__Problem details__: Word for word, transcribe the lines from the one containing "How far from the" through the end of the entries, both included, and nothing else.

>> START Recorded data

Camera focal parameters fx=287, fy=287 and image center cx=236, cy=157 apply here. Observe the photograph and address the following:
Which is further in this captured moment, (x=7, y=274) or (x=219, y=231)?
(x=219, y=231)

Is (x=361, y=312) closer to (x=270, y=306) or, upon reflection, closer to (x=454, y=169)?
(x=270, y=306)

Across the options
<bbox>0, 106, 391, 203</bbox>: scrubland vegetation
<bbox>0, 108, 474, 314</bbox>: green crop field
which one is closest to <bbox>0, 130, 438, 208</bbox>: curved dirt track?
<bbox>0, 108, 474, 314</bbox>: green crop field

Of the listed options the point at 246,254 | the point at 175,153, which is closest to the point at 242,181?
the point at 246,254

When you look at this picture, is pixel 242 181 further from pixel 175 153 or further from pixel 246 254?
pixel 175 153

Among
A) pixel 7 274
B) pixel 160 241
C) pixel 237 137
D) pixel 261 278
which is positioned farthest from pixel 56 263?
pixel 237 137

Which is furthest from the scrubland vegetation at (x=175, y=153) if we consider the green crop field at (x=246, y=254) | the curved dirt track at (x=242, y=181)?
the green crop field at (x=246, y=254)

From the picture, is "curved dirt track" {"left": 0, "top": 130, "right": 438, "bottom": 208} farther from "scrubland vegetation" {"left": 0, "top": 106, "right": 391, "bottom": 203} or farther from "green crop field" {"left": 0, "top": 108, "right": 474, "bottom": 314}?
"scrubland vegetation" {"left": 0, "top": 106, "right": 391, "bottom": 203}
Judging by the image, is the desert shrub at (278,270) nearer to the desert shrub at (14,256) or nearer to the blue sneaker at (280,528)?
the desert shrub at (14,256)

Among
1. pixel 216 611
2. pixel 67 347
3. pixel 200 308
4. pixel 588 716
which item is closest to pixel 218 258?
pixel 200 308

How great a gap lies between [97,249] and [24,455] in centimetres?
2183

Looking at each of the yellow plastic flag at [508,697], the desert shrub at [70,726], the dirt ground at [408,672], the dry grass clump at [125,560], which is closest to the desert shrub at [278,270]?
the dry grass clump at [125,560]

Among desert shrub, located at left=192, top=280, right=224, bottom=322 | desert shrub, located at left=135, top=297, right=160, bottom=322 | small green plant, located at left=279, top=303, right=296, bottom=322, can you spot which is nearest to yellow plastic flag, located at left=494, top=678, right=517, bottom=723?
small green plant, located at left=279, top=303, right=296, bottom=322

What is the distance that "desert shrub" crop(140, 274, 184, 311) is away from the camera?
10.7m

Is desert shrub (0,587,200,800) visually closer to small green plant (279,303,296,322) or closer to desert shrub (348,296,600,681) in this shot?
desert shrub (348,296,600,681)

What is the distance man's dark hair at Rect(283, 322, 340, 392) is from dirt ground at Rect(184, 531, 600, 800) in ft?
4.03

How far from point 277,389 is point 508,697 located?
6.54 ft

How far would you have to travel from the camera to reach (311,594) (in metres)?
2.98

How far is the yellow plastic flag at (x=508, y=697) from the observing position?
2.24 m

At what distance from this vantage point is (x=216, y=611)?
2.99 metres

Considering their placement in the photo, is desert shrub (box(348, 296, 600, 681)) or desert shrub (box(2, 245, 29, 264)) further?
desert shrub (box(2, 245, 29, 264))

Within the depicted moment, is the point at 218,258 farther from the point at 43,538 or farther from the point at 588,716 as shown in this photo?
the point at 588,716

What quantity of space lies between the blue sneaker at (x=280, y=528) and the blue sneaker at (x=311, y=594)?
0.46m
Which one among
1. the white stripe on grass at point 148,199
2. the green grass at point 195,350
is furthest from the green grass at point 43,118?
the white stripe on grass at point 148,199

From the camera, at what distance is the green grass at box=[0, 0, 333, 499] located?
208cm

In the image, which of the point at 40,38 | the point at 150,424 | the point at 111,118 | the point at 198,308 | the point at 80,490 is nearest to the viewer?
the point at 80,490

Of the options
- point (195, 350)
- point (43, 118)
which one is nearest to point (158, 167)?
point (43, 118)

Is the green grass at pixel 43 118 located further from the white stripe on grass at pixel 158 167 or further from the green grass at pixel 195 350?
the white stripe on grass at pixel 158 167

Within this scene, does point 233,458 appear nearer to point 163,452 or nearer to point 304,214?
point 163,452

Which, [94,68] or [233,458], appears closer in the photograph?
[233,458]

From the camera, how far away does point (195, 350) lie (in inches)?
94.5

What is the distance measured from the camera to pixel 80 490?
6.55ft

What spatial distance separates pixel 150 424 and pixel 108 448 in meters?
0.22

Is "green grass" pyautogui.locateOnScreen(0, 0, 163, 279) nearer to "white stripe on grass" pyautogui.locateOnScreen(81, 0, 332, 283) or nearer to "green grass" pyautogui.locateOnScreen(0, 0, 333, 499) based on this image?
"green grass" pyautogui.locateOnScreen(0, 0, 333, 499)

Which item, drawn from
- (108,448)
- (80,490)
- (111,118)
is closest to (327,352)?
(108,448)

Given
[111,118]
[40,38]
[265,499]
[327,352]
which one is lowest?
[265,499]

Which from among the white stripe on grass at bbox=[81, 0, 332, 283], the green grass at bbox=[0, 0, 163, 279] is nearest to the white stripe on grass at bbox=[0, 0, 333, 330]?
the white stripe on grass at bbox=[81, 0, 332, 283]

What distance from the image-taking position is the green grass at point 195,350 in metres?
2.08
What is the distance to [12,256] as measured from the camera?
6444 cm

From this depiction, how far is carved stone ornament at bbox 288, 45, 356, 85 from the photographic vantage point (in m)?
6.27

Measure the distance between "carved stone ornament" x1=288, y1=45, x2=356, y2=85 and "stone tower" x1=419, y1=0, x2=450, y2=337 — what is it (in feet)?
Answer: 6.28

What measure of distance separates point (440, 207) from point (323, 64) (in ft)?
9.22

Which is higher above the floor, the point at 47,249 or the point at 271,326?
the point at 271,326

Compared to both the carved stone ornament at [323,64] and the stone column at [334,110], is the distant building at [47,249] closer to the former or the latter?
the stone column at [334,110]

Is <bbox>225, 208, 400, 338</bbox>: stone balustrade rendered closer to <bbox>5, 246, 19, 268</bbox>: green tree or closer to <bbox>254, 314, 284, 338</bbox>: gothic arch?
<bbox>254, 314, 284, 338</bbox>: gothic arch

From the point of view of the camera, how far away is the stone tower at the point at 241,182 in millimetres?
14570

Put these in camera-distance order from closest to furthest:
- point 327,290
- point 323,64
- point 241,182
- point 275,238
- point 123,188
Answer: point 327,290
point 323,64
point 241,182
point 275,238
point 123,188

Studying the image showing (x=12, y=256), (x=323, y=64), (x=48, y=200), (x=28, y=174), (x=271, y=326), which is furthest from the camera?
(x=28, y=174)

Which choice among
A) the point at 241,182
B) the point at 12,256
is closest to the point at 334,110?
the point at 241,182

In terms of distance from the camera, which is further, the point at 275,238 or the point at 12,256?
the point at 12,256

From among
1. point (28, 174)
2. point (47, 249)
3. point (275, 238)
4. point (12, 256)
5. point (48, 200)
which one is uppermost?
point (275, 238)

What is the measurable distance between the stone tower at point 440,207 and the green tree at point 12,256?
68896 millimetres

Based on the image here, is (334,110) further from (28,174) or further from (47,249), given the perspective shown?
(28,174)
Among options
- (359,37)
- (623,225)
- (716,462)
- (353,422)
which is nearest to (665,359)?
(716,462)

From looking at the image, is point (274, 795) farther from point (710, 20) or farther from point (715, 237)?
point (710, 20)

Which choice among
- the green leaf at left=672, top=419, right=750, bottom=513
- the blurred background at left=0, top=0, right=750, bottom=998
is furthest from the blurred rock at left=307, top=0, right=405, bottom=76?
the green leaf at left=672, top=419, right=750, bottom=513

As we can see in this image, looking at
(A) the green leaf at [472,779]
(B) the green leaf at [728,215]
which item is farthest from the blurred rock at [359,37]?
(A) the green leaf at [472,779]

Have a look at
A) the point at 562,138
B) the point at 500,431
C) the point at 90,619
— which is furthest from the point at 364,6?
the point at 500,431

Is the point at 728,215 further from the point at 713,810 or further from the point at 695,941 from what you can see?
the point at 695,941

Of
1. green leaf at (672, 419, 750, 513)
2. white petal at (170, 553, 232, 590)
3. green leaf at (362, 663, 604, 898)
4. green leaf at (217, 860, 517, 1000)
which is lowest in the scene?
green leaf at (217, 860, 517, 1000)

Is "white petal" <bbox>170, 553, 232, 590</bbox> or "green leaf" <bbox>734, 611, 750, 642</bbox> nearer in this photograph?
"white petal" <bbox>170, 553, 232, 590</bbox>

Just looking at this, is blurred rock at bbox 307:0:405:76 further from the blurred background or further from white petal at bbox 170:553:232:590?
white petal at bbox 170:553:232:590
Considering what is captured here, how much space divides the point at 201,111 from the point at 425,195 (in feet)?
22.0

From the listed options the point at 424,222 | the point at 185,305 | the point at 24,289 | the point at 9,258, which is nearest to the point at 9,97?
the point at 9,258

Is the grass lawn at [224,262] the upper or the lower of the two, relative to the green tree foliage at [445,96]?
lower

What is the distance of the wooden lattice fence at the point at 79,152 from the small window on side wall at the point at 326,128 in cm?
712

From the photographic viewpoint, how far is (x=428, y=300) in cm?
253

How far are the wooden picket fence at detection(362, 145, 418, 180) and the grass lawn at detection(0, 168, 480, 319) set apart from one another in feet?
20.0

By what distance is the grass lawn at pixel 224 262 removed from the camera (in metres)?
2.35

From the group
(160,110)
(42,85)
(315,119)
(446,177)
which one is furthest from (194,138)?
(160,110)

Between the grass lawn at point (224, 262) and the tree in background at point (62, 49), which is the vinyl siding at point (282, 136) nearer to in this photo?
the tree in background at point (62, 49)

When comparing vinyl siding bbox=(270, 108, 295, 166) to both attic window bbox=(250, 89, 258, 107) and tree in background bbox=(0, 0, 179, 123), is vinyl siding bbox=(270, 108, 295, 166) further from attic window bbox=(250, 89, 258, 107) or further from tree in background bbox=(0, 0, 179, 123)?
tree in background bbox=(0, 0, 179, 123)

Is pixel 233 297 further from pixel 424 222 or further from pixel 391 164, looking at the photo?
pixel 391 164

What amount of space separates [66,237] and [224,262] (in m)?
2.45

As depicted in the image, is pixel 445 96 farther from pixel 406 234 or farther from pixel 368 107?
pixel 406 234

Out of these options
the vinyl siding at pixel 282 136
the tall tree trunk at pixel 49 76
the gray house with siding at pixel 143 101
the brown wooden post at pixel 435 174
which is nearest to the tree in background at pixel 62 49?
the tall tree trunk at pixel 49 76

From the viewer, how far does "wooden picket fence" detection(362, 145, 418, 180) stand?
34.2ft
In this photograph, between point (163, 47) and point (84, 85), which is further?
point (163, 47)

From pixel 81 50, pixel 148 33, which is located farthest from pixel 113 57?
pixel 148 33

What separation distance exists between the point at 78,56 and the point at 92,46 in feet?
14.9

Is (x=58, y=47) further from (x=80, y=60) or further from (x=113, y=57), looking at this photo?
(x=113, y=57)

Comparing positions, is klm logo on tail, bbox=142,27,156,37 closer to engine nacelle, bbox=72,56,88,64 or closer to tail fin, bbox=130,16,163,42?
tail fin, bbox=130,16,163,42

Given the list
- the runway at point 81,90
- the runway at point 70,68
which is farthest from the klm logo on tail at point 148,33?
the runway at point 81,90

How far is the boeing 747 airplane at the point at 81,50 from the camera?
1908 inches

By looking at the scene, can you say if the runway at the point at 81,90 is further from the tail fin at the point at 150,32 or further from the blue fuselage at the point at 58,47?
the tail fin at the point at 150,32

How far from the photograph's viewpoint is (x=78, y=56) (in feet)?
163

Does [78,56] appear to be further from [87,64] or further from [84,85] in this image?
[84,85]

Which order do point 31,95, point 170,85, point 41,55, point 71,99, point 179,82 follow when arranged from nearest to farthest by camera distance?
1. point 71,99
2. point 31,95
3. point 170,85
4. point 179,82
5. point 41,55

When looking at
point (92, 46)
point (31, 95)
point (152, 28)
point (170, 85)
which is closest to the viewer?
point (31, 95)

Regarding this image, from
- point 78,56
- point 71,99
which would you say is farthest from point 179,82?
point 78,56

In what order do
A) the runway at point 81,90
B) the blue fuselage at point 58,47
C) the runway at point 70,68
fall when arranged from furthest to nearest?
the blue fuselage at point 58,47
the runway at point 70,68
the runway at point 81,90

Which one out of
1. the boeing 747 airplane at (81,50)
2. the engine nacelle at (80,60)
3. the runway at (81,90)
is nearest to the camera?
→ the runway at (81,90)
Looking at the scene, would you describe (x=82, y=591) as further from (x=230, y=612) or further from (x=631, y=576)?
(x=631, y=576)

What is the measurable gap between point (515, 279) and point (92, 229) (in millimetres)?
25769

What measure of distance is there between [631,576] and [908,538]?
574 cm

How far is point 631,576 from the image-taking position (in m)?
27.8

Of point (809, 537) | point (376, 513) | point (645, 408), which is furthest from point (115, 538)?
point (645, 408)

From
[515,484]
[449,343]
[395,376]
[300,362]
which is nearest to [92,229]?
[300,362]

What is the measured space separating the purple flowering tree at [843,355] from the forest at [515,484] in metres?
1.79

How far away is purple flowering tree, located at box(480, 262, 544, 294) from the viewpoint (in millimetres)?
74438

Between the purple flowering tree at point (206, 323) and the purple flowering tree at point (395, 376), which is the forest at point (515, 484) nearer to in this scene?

>> END Recorded data

__Solution for this task__:
How far from the photograph's viewpoint is (x=78, y=56) (in feet)?
163

Does [78,56] appear to be further from [87,64] or further from [84,85] in this image?
[84,85]

Which order do point 31,95, point 170,85, point 41,55, point 71,99, point 179,82 follow when arranged from nearest to farthest by camera distance?
1. point 71,99
2. point 31,95
3. point 170,85
4. point 179,82
5. point 41,55

When looking at
point (92, 46)
point (31, 95)
point (152, 28)
point (170, 85)
which is closest to the viewer?
point (31, 95)

Regarding this image, from
- point 78,56
- point 71,99
which would you say is farthest from point 179,82?
point 78,56

In what order do
A) the runway at point 81,90
B) the blue fuselage at point 58,47
C) the runway at point 70,68
fall when arranged from furthest to nearest?
the blue fuselage at point 58,47
the runway at point 70,68
the runway at point 81,90

Which one out of
1. the boeing 747 airplane at (81,50)
2. the engine nacelle at (80,60)
3. the runway at (81,90)
is nearest to the camera?
→ the runway at (81,90)
Looking at the scene, would you describe (x=82, y=591) as further from (x=230, y=612) or further from (x=631, y=576)?
(x=631, y=576)

What is the measurable gap between point (515, 279) and point (92, 229) (in millimetres)?
25769

What measure of distance is there between [631,576] and [908,538]?
574 cm

How far is point 631,576 from the image-taking position (in m)?
27.8

Of point (809, 537) | point (376, 513) | point (645, 408), which is furthest from point (115, 538)?
point (645, 408)

From
[515,484]
[449,343]
[395,376]
[300,362]
which is nearest to [92,229]?
[300,362]

What is the measured space separating the purple flowering tree at [843,355] from the forest at [515,484] in metres?
1.79

How far away is purple flowering tree, located at box(480, 262, 544, 294) from the viewpoint (in millimetres)?
74438

Between the purple flowering tree at point (206, 323) and the purple flowering tree at point (395, 376), which is the forest at point (515, 484) nearer to in this scene?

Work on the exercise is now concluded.